她觸電似的從沙發裡跳起來沖到門口,拉開門正看見他站在那兒。側過身讓他進來,「怎麼不敲門?」

「吃過n多的閉門羹,沒信心了。」他低頭看著她。

她歪著個腦袋,大眼睛眨巴眨巴半天,兩手一張,抱緊了他的月要,像隻小貓般,毛茸茸的腦袋在他懷裡蹭呀蹭的,身子綿綿軟軟地扭呀扭的。

裴迪聲眸色一暗,用中指和食指頂著她的下頜,稍一加力,遲靈瞳的腦袋就仰了起來:「天寒地凍的,知道嗎,你這個動作……」

不等他說完,她嚇得手一鬆,忙跳開。

「笨女生,這麼經不住嚇。」他大笑,又攬回她,兩人一同擠在沙發上。「商量個事,我給你透露個商業秘密,你以後每天騰出三個小時來給我,怎麼樣?」

「聽不出我有什麼利益可獲,你先說說看!」

「聽海閣的項目,恆宇不久將會退出,真正與泰華抗衡的對手沒幾家,我有偷看過你的設計草圖,泰華絕對是勝券在握,這樣你就不要這樣拚命了。有沒覺得你最近很冷落你男朋友?」

「為什麼要退出?」她驚訝地問,好可惜,棋逢對手,是人之大歡。

裴迪聲微微一笑:「我不想你有一個恨我的理由。」

「胡說,上場無兄弟,工作是工作,情感是情感,我分得清。」

「哈哈,還真信了。我要騰出精力給我們的憩園。你同意我的建議嗎?有沒想我?」他細口勿著她小巧的鼻尖。

她數著他俊挺的眉毛,老老實實地承認,「很想!」她閉上眼,承接著他密密實實的口勿。

這一夜,裴迪聲沒有回去。

兩個人窩在沙發上說情話,說著說著,遲靈瞳竟然就那麼睡著了,兩隻手還緊緊地抱著他的身子。

他抱她回房間,她姿勢都沒換一下。睡到半夜,睜開眼,聽到耳邊有溫熱而又均勻的呼吸,這才發覺裴迪聲拉了把椅子趴在她床邊,兩人十指緊扣。

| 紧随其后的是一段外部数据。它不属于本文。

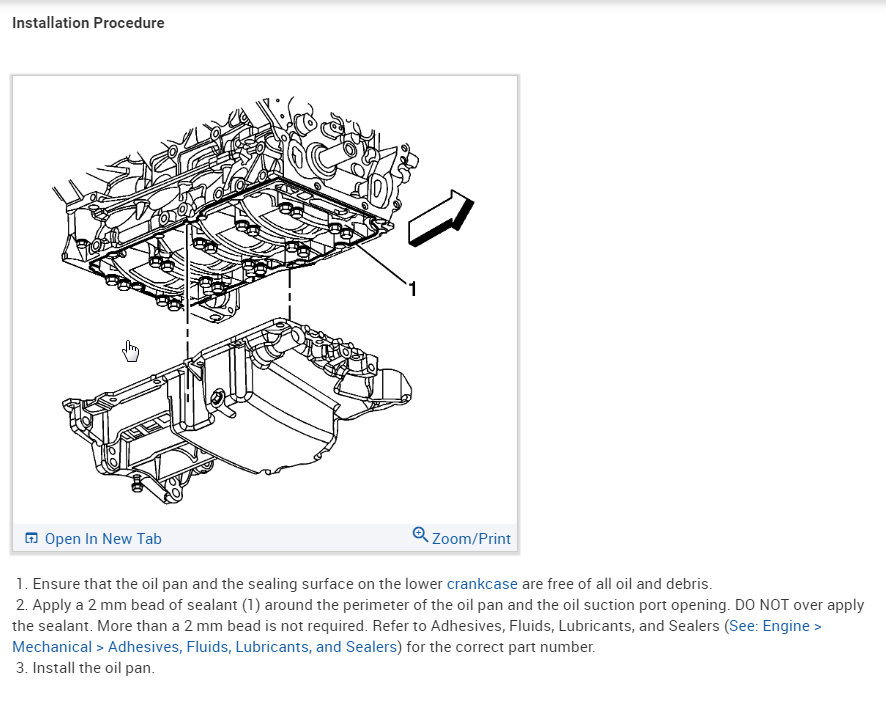 Installation Procedure

1

Open In New Tab

Zoom/Print

1. Ensure that the oil pan and the sealing surface on the lower crankcase are free of all oil and debris.
2. Apply a 2 mm bead of sealant (1) around the perimeter of the oil pan and the oil suction port opening. DO NOT over apply the sealant. More than a 2 mm bead is not required. Refer to Adhesives, Fluids, Lubricants, and Sealers (See: Engine > Mechanical > Adhesives, Fluids, Lubricants, and Sealers) for the correct part number.
3. Install the oil pan.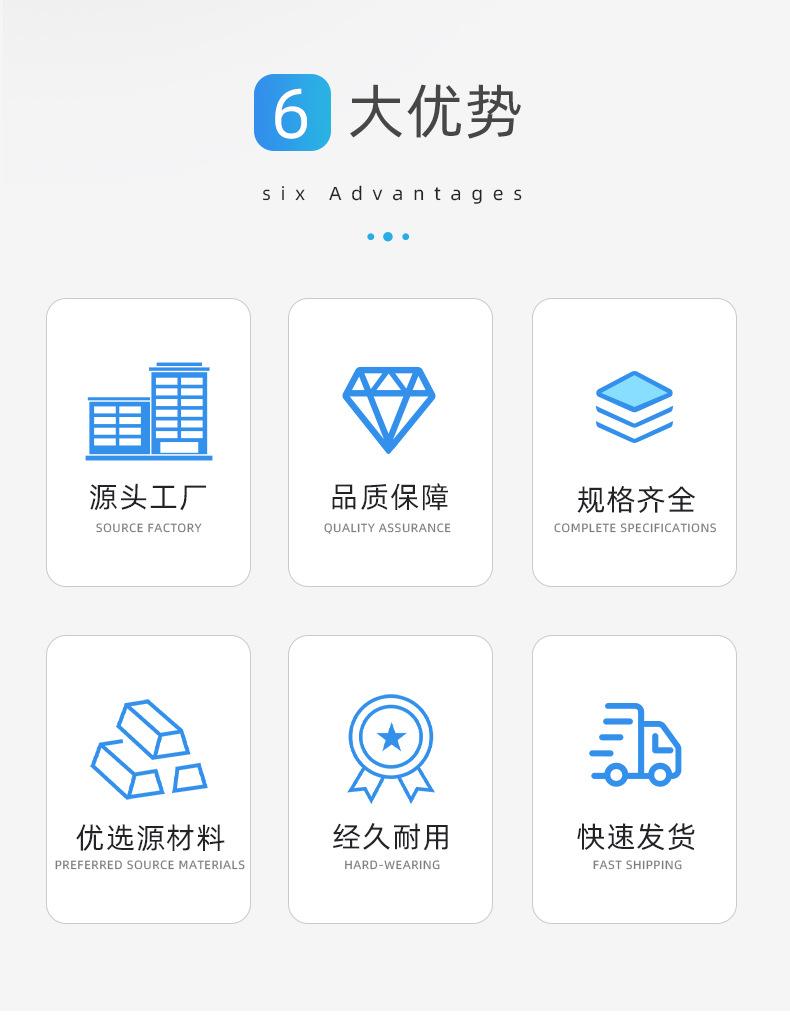 6大优势

six Advantages

源头工厂
SOURCE FACTORY

品质保障
QUALITY ASSURANCE

规格齐全
COMPLETE SPECIFICATIONS

优选源材料
PREFERRED SOURCE MATERIALS

经久耐用
HARD-WEARING

快速发货
FAST SHIPPING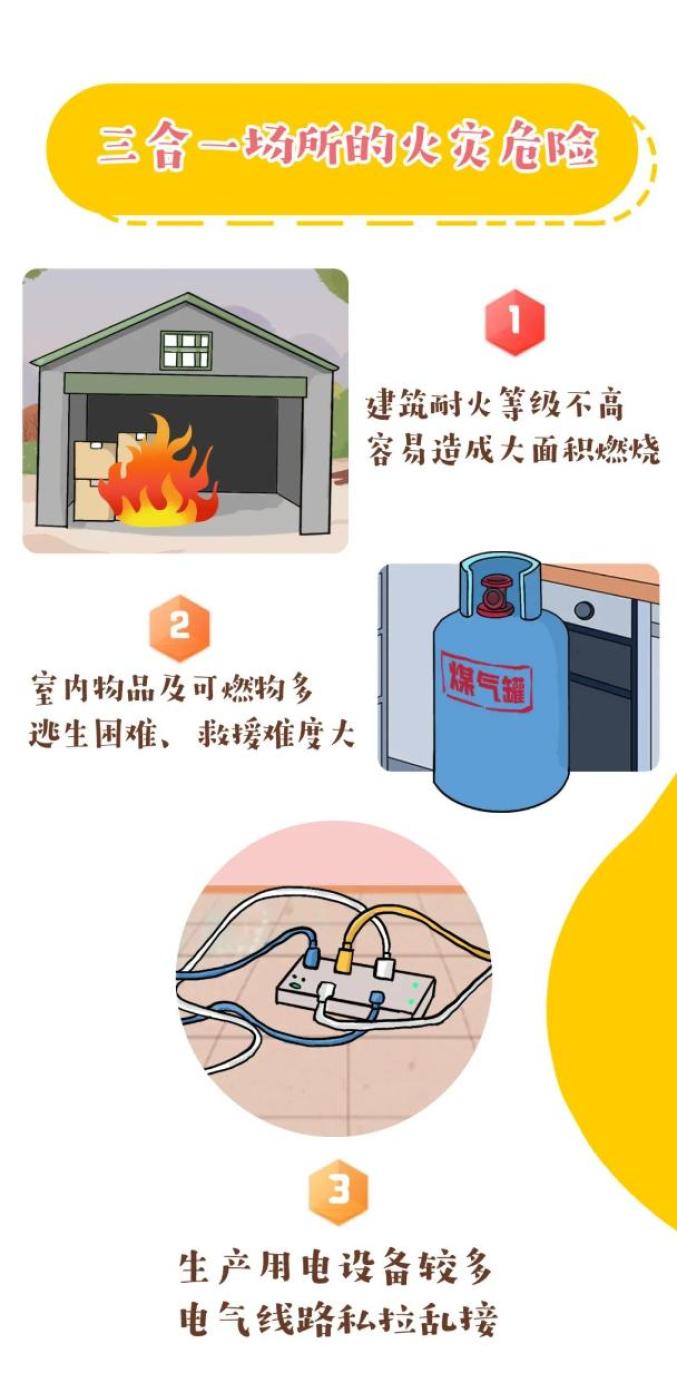 三合一场所的火灾危险

1

建筑耐火等级不高
容易造成大面积燃烧

2

室内物品及可燃物多
逃生困难、救援难度大

煤气罐

3

生产用电设备较多
电气线路私拉乱接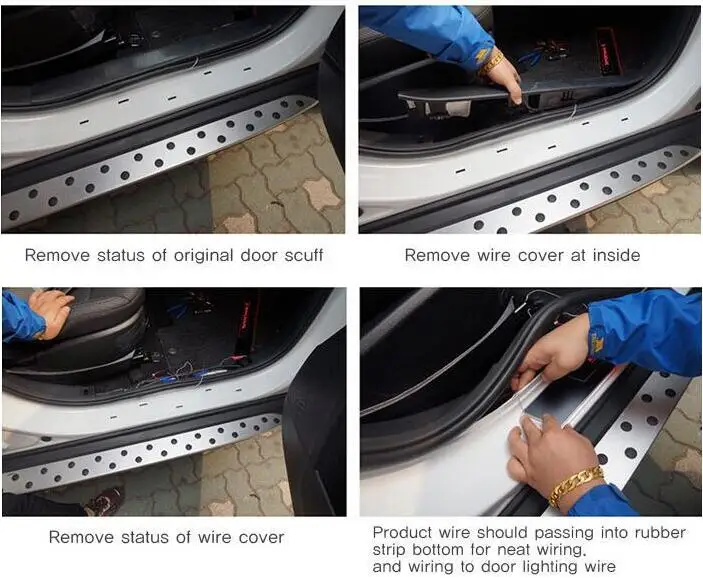 Remove status of original door scuff

Remove wire cover at inside

Remove status of wire cover

Product wire should passing into rubber strip bottom for neat wiring, and wiring to door lighting wire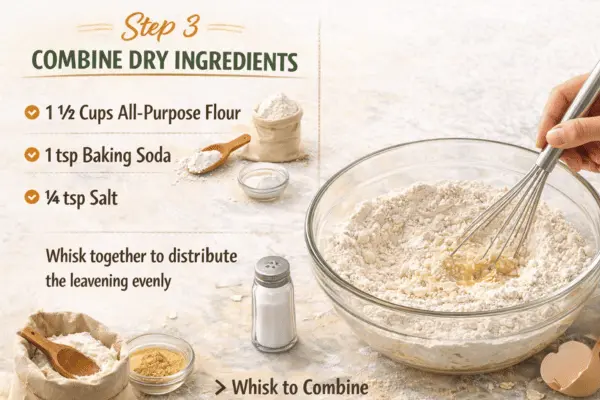 Step 3

COMBINE DRY INGREDIENTS

1 ½ Cups All-Purpose Flour

1 tsp Baking Soda

¼ tsp Salt

Whisk together to distribute the leavening evenly

> Whisk to Combine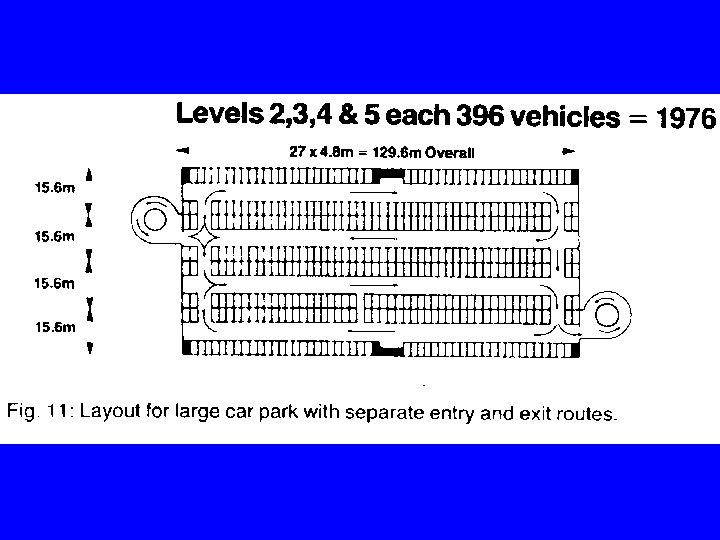 Levels 2,3,4 & 5 each 396 vehicles = 1976

27 x 4.8m = 129.6m Overall

15.6m

15.6m

15.6m

15.6m

Fig. 11: Layout for large car park with separate entry and exit routes.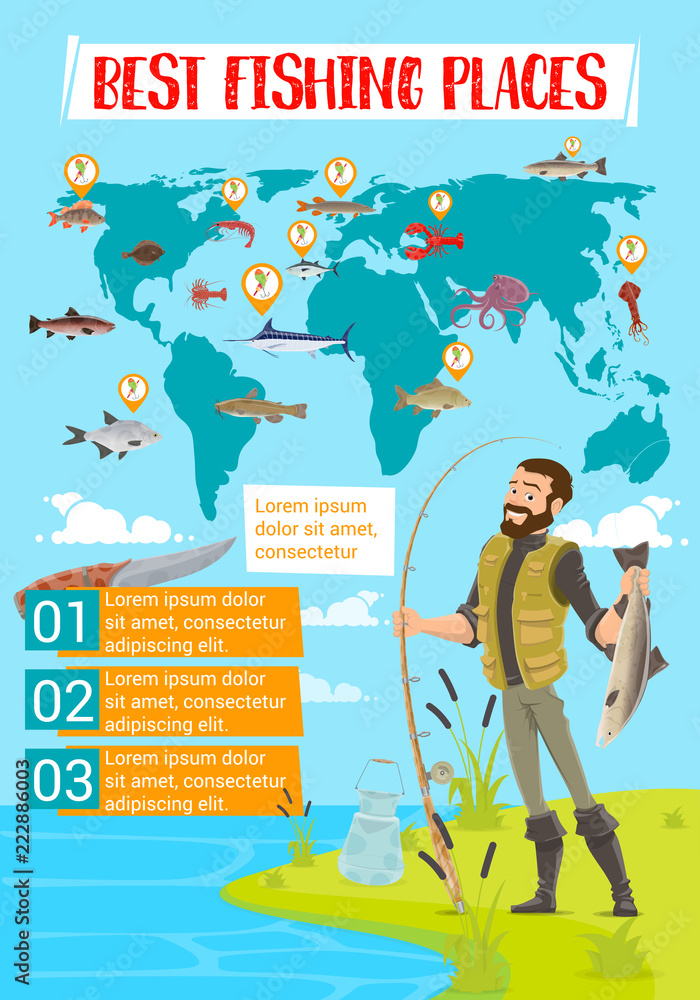 BEST FISHING PLACES

Lorem ipsum dolor sit amet, consectetur

01 Lorem ipsum dolor sit amet, consectetur adipiscing elit.

02 Lorem ipsum dolor sit amet, consectetur adipiscing elit.

03 Lorem ipsum dolor sit amet, consectetur adipiscing elit.

Adobe Stock | #222886003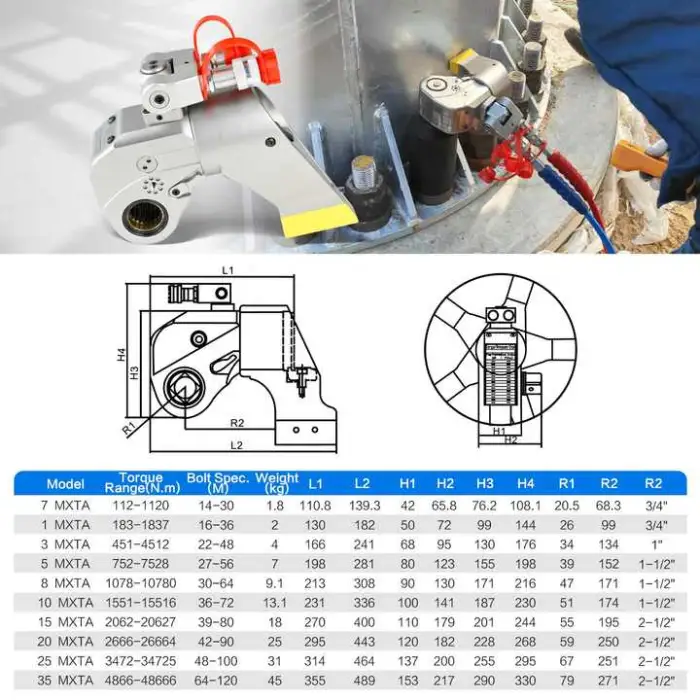 L1

H4

H3

R1

R2

L2

H1

H2

| Model | Torque Range(N.m) | Bolt Spec. (M) | Weight (kg) | L1 | L2 | H1 | H2 | H3 | H4 | R1 | R2 | R2 |
|---|---|---|---|---|---|---|---|---|---|---|---|---|
| 7 MXTA | 112-1120 | 14-30 | 1.8 | 110.8 | 139.3 | 42 | 65.8 | 76.2 | 108.1 | 20.5 | 68.3 | 3/4" |
| 1 MXTA | 183-1837 | 16-36 | 2 | 130 | 182 | 50 | 72 | 99 | 144 | 26 | 99 | 3/4" |
| 3 MXTA | 451-4512 | 22-48 | 4 | 166 | 241 | 68 | 95 | 130 | 176 | 34 | 134 | 1" |
| 5 MXTA | 752-7528 | 27-56 | 7 | 198 | 281 | 80 | 123 | 155 | 198 | 39 | 152 | 1-1/2" |
| 8 MXTA | 1078-10780 | 30-64 | 9.1 | 213 | 308 | 90 | 130 | 171 | 216 | 47 | 171 | 1-1/2" |
| 10 MXTA | 1551-15516 | 36-72 | 13.1 | 231 | 336 | 100 | 141 | 187 | 230 | 51 | 174 | 1-1/2" |
| 15 MXTA | 2062-20627 | 39-80 | 18 | 270 | 400 | 110 | 179 | 201 | 244 | 55 | 195 | 2-1/2" |
| 20 MXTA | 2666-26664 | 42-90 | 25 | 295 | 443 | 120 | 182 | 228 | 268 | 59 | 250 | 2-1/2" |
| 25 MXTA | 3472-34725 | 48-100 | 31 | 314 | 464 | 137 | 200 | 255 | 295 | 67 | 251 | 2-1/2" |
| 35 MXTA | 4866-48666 | 64-120 | 45 | 355 | 489 | 153 | 217 | 290 | 330 | 79 | 271 | 2-1/2" |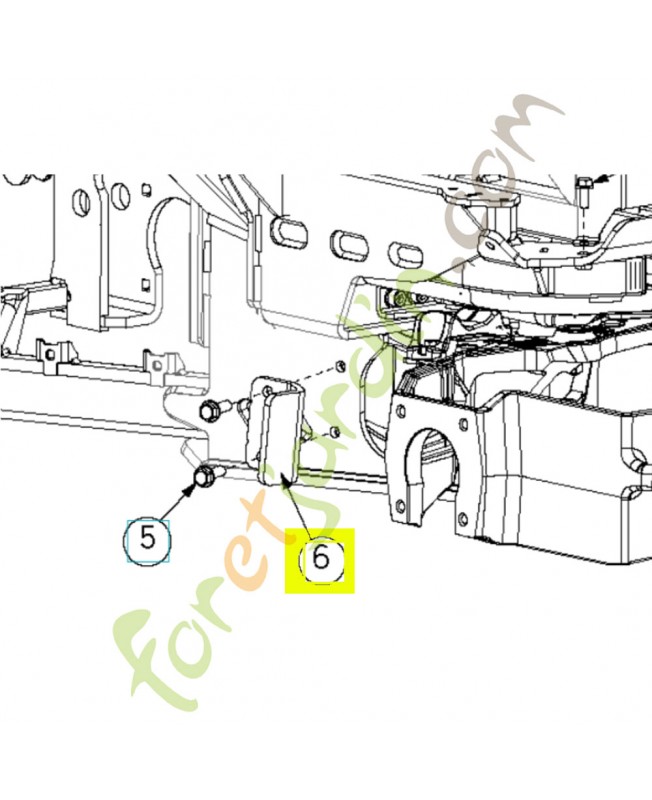 5
6
foretjardin.com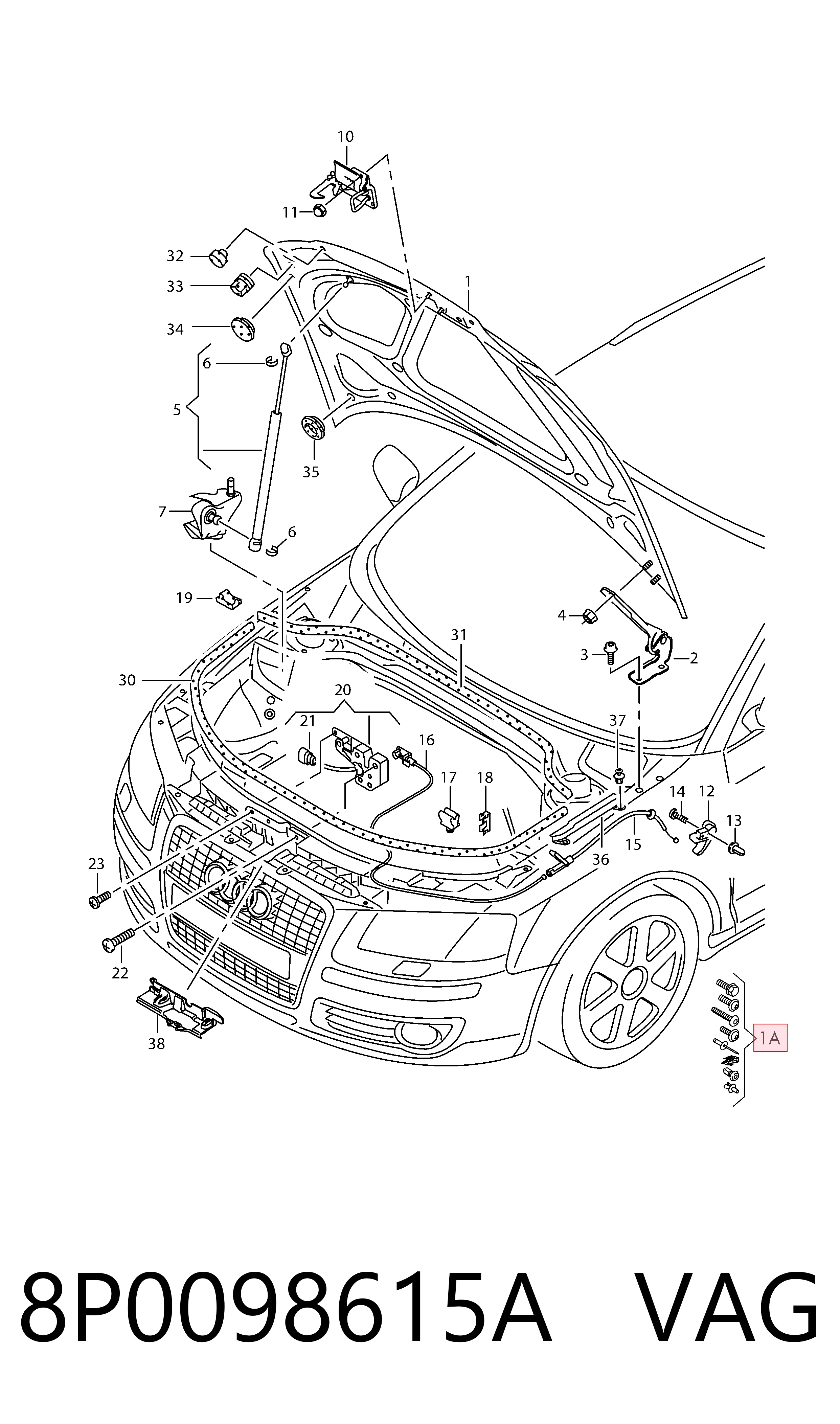 10
11
32
33
34
1
6
5
35
7
6
19
4
3
2
31
30
20
21
16
37
17
18
14
12
13
15
36
23
22
38
1A

8P0098615A VAG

她天人交戰了一百回,還沒得出結局,身子已往裡挪了挪,讓出了半床。

她一動,他就醒了。也就愣了那麼幾秒,他起身脫去外衣,鑽進了被中。她頭一抬,自然地枕百他的臂彎,兩人不由地都僵了下。

「還早呢,睡吧!」他拍拍她,柔聲輕哄。

睡意漸漸襲來,朦朧間,她聽到裴迪聲說道:「靈瞳,新年時我想去見見你爸媽!」

她不知有沒有回答,後來一點都記不起來了。

早晨起來時,她有些不自然,可裴迪聲卻神清氣爽,愉悅得好像外麵百花盛開。

「今天幾號?」他做了早餐,熬得稠稠的大米粥和煎雞蛋。貌似她已很多年沒吃過這麼熱騰騰的早餐,咽下一口粥,眼中不禁泛出幾絲感動的淚光。「你問農歷還是公歷?」

「小孩子家盼過年啦!」他笑。

「十二月二號,馬上是聖誕節和新年,你有準備給我的禮物嗎?」

「離新年還有二十九天,我應該有時間好好準備禮物的。靈瞳,你爸媽有沒什麼特別喜歡的?」

禮物不是送她嗎?

「我陪你吃飯,陪你散步,陪你看電影……為你奉獻了數不勝數的時光,還敢要禮物!快吃,不然要遲到了。」

「原來你是三陪先生!」

額頭上被狠狠敲了一下,她瞪瞪眼,低頭喝粥,心裡麵有點發虛。她的戀愛談得紅紅火火,但她沒向譚珍和遲銘之匯報一聲,突然高調地帶人上門,會不會被打?唉,還有二十九天,早著呢,車到山前必有路。

不久之後,也是在乍寒的初冬,遲靈瞳想起這天的情景,才明白二十九天其實隻是短暫的一瞬間。

一切太好太順,也許就樂極生悲。

「靈瞳,我解放了。」陳晨嘴巴咧到耳朵後,獻寶地把一遝圖紙放在遲靈瞳桌上。

「你成功逃脫了顏小尉的壓榨?」遲靈瞳正在打開cad軟件,她今天想再完善下聽海閣的設計,明天交差。電腦像中了毒,等了半天都沒打開。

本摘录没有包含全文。